The AHSA endorsed U.S. Senator Barack Obama for president in the 2008 general election:
AHSA endorsed Obama based mainly on Obama's vote for the Disaster Recovery Personal Protection Act. In 2008, the Obama campaign paid for Shoenke to travel to 40 events in Ohio, Pennsylvania, Florida and Colorado to address pro-gun voters.

The AHSA endorsed the following congressional candidates:
- Jim Esch [D] (Nebraska – District 2)
- Eric Massa [D] (New York – District 29)
- Walt Minnick [D] (Idaho – District 1)
- Harry Teague [D] (New Mexico – District 2) – Harry Teague's campaign declined the endorsement.

ASHA officials testified in favor of gun control legislation, such as Washington State Bill SB-5197, which aims to restrict private transactions at gun shows and create a database of gun owners.

ASHA supported the call by the coalition of Mayors Against Illegal Guns to repeal the Tiahrt Amendment, which restricts gun trace data. Repeal of the amendment is supported by more than 20 national and state police organizations but opposed by the BATFE and Fraternal Order of Police, on the grounds that repeal would jeopardize lives and law enforcement operations.

==Position in D.C. v Heller (2008)==

AHSA joined in the amicus curiae brief of Maj. Gen. John D. Altenburg Jr., et al., in the Supreme Court case of D.C. v Heller, arguing that the individual right of the people to keep and bear arms enhances the collective goal of supporting national defense, and that the dichotomy between individual right argued by Heller and collective militia right argued by D.C. is false: the Second Amendment protects both.
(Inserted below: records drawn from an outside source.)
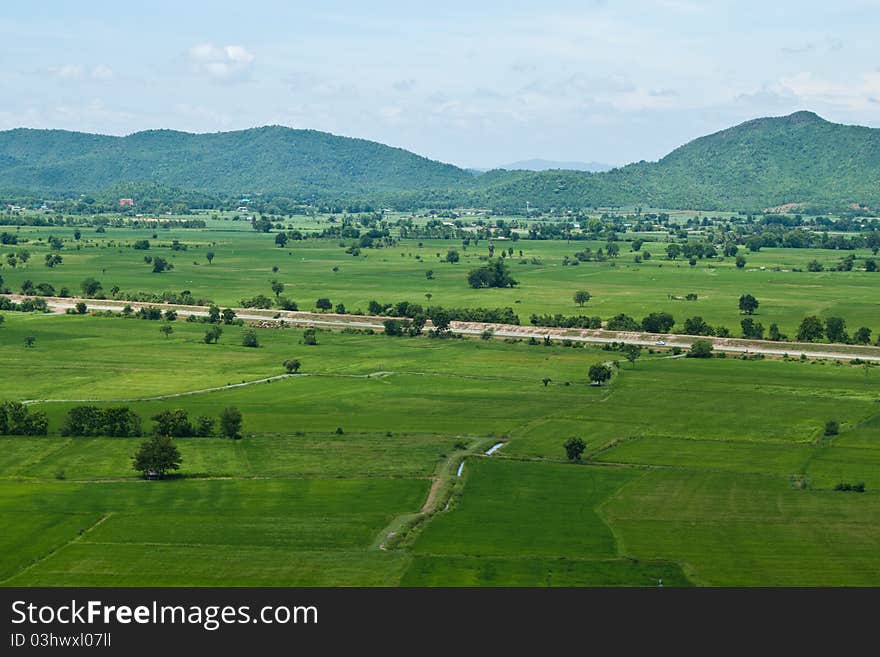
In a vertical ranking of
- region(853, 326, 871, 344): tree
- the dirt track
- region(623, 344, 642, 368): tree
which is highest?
region(853, 326, 871, 344): tree

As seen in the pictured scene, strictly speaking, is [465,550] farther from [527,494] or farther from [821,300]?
[821,300]

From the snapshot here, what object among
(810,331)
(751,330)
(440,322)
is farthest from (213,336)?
(810,331)

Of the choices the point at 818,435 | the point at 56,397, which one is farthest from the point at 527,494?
the point at 56,397

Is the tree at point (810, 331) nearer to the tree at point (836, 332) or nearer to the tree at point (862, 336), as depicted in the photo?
the tree at point (836, 332)

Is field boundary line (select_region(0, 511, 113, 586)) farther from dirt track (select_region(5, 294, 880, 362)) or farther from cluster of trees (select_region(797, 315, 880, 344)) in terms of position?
cluster of trees (select_region(797, 315, 880, 344))

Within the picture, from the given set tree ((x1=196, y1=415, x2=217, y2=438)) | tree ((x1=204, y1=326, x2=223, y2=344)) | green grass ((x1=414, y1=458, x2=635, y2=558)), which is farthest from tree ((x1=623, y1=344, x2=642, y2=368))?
tree ((x1=196, y1=415, x2=217, y2=438))

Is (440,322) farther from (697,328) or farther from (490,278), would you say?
(490,278)
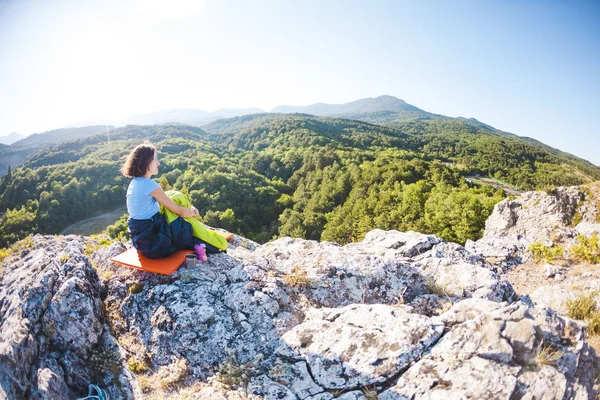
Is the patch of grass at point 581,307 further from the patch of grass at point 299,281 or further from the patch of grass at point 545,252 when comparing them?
the patch of grass at point 299,281

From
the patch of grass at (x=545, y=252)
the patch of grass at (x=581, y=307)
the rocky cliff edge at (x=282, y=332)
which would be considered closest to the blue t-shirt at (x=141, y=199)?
the rocky cliff edge at (x=282, y=332)

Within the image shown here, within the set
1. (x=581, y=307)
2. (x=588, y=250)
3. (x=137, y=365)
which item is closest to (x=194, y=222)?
(x=137, y=365)

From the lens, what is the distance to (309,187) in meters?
67.5

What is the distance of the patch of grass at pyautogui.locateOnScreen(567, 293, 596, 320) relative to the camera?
5145 mm

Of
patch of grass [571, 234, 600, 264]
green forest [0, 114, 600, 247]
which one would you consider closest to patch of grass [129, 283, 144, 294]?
green forest [0, 114, 600, 247]

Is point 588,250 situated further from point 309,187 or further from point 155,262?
point 309,187

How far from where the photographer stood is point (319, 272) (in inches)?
248

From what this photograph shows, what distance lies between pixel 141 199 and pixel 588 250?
40.3 feet

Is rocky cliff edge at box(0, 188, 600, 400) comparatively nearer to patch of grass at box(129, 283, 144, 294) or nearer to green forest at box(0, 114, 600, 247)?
patch of grass at box(129, 283, 144, 294)

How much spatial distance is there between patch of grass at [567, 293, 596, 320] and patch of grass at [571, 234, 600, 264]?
3.73 metres

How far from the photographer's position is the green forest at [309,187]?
32594mm

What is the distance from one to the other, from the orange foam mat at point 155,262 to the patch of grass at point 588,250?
11.2 meters

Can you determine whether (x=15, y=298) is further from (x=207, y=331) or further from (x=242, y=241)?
(x=242, y=241)

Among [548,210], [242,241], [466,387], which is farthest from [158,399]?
[548,210]
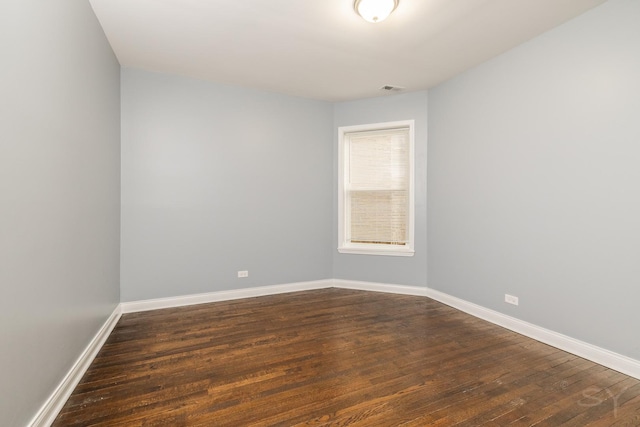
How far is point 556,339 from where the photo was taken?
261 centimetres

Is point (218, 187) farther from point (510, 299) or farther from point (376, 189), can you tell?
point (510, 299)

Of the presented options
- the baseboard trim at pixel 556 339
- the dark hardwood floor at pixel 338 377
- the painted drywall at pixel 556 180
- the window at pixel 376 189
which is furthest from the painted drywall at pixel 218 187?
the baseboard trim at pixel 556 339

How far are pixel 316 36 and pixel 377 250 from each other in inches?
109

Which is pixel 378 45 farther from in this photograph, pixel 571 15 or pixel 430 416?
pixel 430 416

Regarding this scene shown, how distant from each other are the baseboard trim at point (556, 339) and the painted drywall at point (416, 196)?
0.65m

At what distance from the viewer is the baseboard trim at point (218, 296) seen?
11.3 feet

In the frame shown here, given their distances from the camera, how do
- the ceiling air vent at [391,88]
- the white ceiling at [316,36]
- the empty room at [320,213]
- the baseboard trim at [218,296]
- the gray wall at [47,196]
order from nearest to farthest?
the gray wall at [47,196] → the empty room at [320,213] → the white ceiling at [316,36] → the baseboard trim at [218,296] → the ceiling air vent at [391,88]

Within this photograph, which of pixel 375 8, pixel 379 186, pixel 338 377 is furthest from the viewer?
pixel 379 186

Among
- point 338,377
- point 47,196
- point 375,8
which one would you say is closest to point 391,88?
point 375,8

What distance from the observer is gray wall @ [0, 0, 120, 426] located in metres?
1.32

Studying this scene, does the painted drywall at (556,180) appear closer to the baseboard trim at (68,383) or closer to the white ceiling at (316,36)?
the white ceiling at (316,36)

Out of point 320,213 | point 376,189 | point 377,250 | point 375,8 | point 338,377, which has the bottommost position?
point 338,377

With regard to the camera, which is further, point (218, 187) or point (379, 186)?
point (379, 186)

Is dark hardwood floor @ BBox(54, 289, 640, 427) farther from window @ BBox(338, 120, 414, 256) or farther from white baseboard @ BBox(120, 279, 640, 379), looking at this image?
window @ BBox(338, 120, 414, 256)
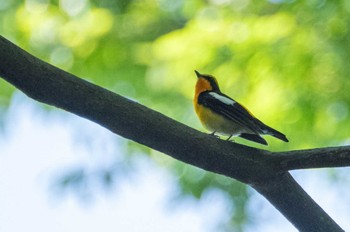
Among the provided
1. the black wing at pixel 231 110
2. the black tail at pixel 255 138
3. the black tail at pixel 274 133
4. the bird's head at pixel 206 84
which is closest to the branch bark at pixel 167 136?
the black tail at pixel 274 133

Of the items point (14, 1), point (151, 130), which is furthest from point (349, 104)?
point (14, 1)

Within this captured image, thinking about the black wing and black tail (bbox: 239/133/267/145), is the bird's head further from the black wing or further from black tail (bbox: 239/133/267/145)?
black tail (bbox: 239/133/267/145)

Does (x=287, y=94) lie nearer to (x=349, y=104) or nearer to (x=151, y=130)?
(x=349, y=104)

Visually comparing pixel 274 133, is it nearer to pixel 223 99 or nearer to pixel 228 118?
pixel 228 118

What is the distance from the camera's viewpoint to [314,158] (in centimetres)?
256

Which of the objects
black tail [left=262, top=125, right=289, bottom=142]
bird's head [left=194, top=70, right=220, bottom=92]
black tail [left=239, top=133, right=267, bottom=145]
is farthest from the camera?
bird's head [left=194, top=70, right=220, bottom=92]

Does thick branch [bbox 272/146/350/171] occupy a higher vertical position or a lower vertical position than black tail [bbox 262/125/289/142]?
lower

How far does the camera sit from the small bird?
3.25 meters

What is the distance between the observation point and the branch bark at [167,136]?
7.81ft

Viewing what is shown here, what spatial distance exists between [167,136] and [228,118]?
3.03 ft

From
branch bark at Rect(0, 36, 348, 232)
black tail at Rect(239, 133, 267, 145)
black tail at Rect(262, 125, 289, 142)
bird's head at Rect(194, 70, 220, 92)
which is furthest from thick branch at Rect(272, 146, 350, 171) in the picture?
bird's head at Rect(194, 70, 220, 92)

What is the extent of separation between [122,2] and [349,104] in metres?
2.13

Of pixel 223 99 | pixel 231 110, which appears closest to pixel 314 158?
pixel 231 110

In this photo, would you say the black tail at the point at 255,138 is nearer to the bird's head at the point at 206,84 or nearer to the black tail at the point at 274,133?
the black tail at the point at 274,133
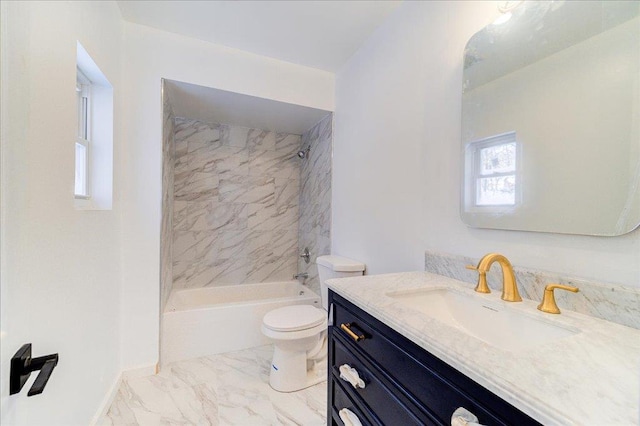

== Criticism from the NRA ==
The National Rifle Association of America (NRA) criticized the AHSA for its members' associations with other gun-control organizations and gun-control legislation. NRA-ILA Executive Director Chris Cox characterized the AHSA as "the latest front group for the anti-gun movement." In August 2005, the NRA said about the AHSA "they want to allow the FBI to keep records on law-abiding citizens who buy guns and put an end to gun shows as we know them. Not to mention the fact that they want to regulate .50 caliber rifles in the same way that machine guns are regulated."